Types of Structural Analysis

To perform an accurate analysis a structural engineer must determine information such as structural loads, geometry, support conditions, and material properties. The results of such an analysis typically include support reactions, stresses and displacements. This information is then compared to criteria that indicate the conditions of failure. Advanced structural analysis may examine dynamic response, stability and non-linear behavior. There are Classical method and Numerical method.

1- Classical Method

 The solutions can under certain conditions be superimposed using the superposition principle to analyze a member undergoing combined loading. Solutions for special cases exist for common structures such as thin-walled pressure vessels.

he solutions are based on linear isotropic infinitesimal elasticity and Euler–Bernoulli beam theory. In other words, they contain the assumptions (among others) that the materials in question are elastic, that stress is related linearly to strain, that the material (but not the structure) behaves identically regardless of direction of the applied load, that all deformations are small, and that beams are long relative to their depth. As with any simplifying assumption in engineering, the more the model strays from reality, the less useful (and more dangerous) the result.

2- Numerical Method

It is common practice to use approximate solutions of differential equations as the basis for structural analysis. This is usually done using numerical approximation techniques. The most commonly used numerical approximation in structural analysis is the Finite Element Method.

The finite element method approximates a structure as an assembly of elements or components with various forms of connection between them and each element of which has an associated stiffness.
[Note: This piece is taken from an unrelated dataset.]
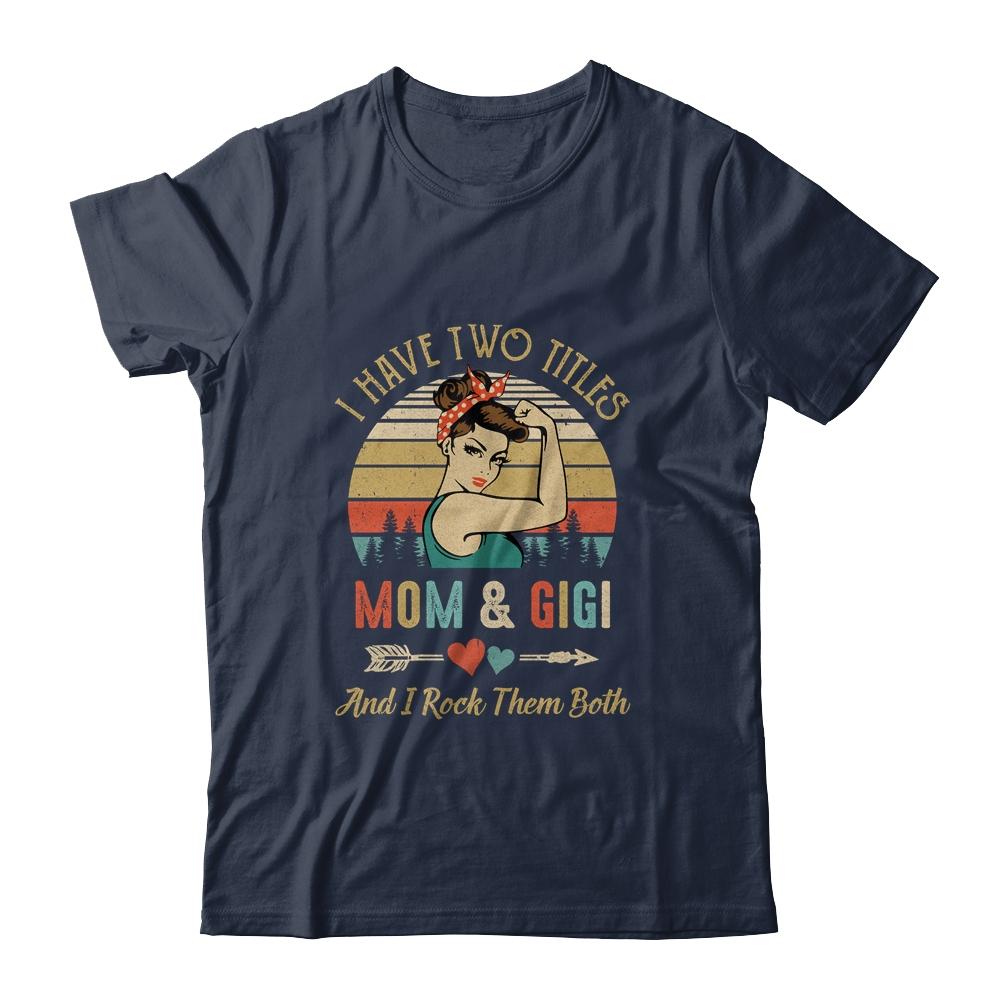 I Have Two Titles Mom And Gigi Mother's Day-T-Shirt & Tank Top-Classic T-Shirt-Navy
Thus, a continuous system such as a plate or shell is modeled as a discrete system with a finite number of elements interconnected at finite number of nodes and the overall stiffness is the result of the addition of the stiffness of the various elements. The behaviour of individual elements is characterized by the element’s stiffness (or flexibility) relation. The assemblage of the various stiffness’s into a master stiffness matrix that represents the entire structure leads to the system’s stiffness or flexibility relation. To establish the stiffness (or flexibility) of a particular element, we can use the mechanics of materials approach for simple one-dimensional bar elements, and the elasticity approach for more complex two- and three-dimensional elements. The analytical and computational development are best effected throughout by means of matrix algebra, solving partial differential equations.